» Task brief
Please carry on the text about Google from the point where it ends.

Easter eggs and April Fools' Day jokes

Google has a tradition of creating April Fools' Day jokes. For example, Google MentalPlex allegedly featured the use of mental power to search the web. In 2007, Google announced a free Internet service called TiSP, or Toilet Internet Service Provider, where one obtained a connection by flushing one end of a fiber-optic cable down their toilet. Also in 2007, Google's Gmail page displayed an announcement for Gmail Paper, allowing users to have email messages printed and shipped to them. In 2010, Google jokingly changed its company name to Topeka in honor of Topeka, Kansas, whose mayor actually changed the city's name to Google for a short amount of time in an attempt to sway Google's decision in its new Google Fiber Project.
In addition to April Fools' Day jokes, Google's services contain a number of Easter eggs. For instance, Google included the Swedish Chef's "Bork bork bork," Pig Latin, "Hacker" or leetspeak, Elmer Fudd, and Klingon as language selections for its search engine. In addition, the search engine calculator provides the Answer to the Ultimate Question of Life, the Universe, and Everything from Douglas Adams' The Hitchhiker's Guide to the Galaxy. Furthermore, when searching the word "recursion", the spell-checker's result for the properly spelled word is exactly the same word, creating a recursive link. Likewise, when searching for the word "anagram," meaning a rearrangement of letters from one word to form other valid words, Google's suggestion feature displays "Did you mean: nag a ram?" In Google Maps, searching for directions between places separated by large bodies of water, such as Los Angeles and Tokyo, results in instructions to "kayak across the Pacific Ocean." During FIFA World Cup 2010, search queries like "World Cup", "FIFA", etc. will cause the "Goooo...gle" page indicator at the bottom of every result page to read "Goooo...al!" instead.

Philanthropy

In 2004, Google formed the not-for-profit philanthropic Google.org, with a start-up fund of $1 billion. The mission of the organization is to create awareness about climate change, global public health, and global poverty. One of its first projects was to develop a viable plug-in hybrid electric vehicle that can attain 100 miles per gallon. Google hired Dr. Larry Brilliant as the program's executive director in 2004 and the current director is Megan Smith.
In 2008 Google announced its "project 10100" which accepted ideas for how to help the community and then allowed Google users to vote on their favorites. After two years of silence, during which many wondered what had happened to the program, Google revealed the winners of the project, giving a total of ten million dollars to various ideas ranging from non-profit organizations that promote education to a website that intends to make all legal documents public and online.
In 2011, Google donated 1 million euros to International Mathematical Olympiad for to support the next five annual International Mathematical Olympiads (2011-2015).

Network neutrality

Google is a noted supporter of network neutrality. According to Google's Guide to Net Neutrality:
Network neutrality is the principle that Internet users should be in control of what content they view and what applications they use on the Internet. The Internet has operated according to this neutrality principle since its earliest days... Fundamentally, net neutrality is about equal access to the Internet. In our view, the broadband carriers should not be permitted to use their market power to discriminate against competing applications or content. Just as telephone companies are not permitted to tell consumers who they can call or what they can say, broadband carriers should not be allowed to use their market power to control activity online.

» Data block
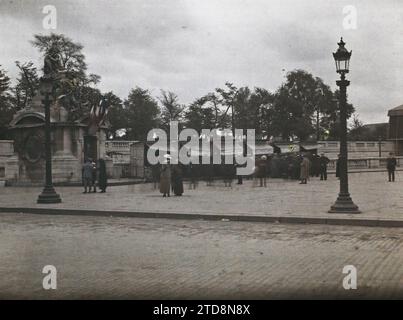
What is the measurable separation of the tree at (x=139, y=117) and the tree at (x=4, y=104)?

» Exercise result
On February 7, 2006, Vint Cerf, a co-inventor of the Internet Protocol (IP), and current Vice President and "Chief Internet Evangelist" at Google, in testimony before Congress, said, "allowing broadband carriers to control what people see and do online would fundamentally undermine the principles that have made the Internet such a success."

Privacy

Eric Schmidt, Google’s chief executive, said 2007 in an interview with the Financial Times: "The goal is to enable Google users to be able to ask the question such as ‘What shall I do tomorrow?’ and ‘What job shall I take?'". Schmidt reaffirmed this 2010 in an interview with the Wall Street Journal: "I actually think most people don't want Google to answer their questions, they want Google to tell them what they should be doing next."
On December 2009, Google's CEO, Eric Schmidt, declared after privacy concerns: "If you have something that you don't want anyone to know, maybe you shouldn't be doing it in the first place. If you really need that kind of privacy, the reality is that search engines — including Google — do retain this information for some time and it's important, for example, that we are all subject in the United States to the Patriot Act and it is possible that all that information could be made available to the authorities." Privacy International ranked Google as "Hostile to Privacy", its lowest rating on their report, making Google the only company in the list to receive that ranking.
At the Techonomy conference in 2010 Eric Schmidt predicted that "true transparency and no anonymity" is the way forward for the internet: "In a world of asynchronous threats it is too dangerous for there not to be some way to identify you. We need a [verified] name service for people. Governments will demand it." He also said that "If I look at enough of your messaging and your location, and use artificial intelligence, we can predict where you are going to go. Show us 14 photos of yourself and we can identify who you are. You think you don't have 14 photos of yourself on the internet? You've got Facebook photos!"
The non-profit group Public Information Research launched Google Watch, a website advertised as "a look at Google's monopoly, algorithms, and privacy issues." The site raised questions relating to Google's storage of cookies, which in 2007 had a life span of more than 32 years and incorporated a unique ID that enabled creation of a user data log. Google's has also faced criticism with its release of Google Buzz, Google's version of social networking, where Gmail users had their contact lists automatically made public unless they opted out. Google has been criticized for its censorship of certain sites in specific countries and regions. Until March 2010, Google adhered to the Internet censorship policies of China, enforced by means of filters known colloquially as "The Great Firewall of China". There were reports in 2010 from leaked diplomatic cables that the Chinese Politburo had hacked into Google's computers as part of a worldwide coordinated campaign of computer sabotage carried out by "government operatives, private security experts and Internet outlaws recruited by the Chinese government."
Despite being highly influential in local and national public policy, Google does not disclose its political spending online. In August of 2010, New York City Public Advocate Bill de Blasio launched a national campaign urging the corporation to disclose all of its political spending.
During 2006-2010 Google Streetview camera cars collected about 600 gigabytes of data from users of unencrypted public and private Wi-Fi networks in more than 30 countries. No disclosures nor privacy policy was given to those affected, nor to the owners of the Wi-Fi stations. A Google representative claimed that they were not aware of their own data collection activities until an inquiry from German regulators was received, and that none of this data was used in Google's search engine or other services. A representative of Consumer Watchdog replied, "Once again, Google has demonstrated a lack of concern for privacy. Its computer engineers run amok, push the envelope and gather whatever data they can until their fingers are caught in the cookie jar." In a sign that legal penalties may result, Google said it will not destroy the data until permitted by regulators.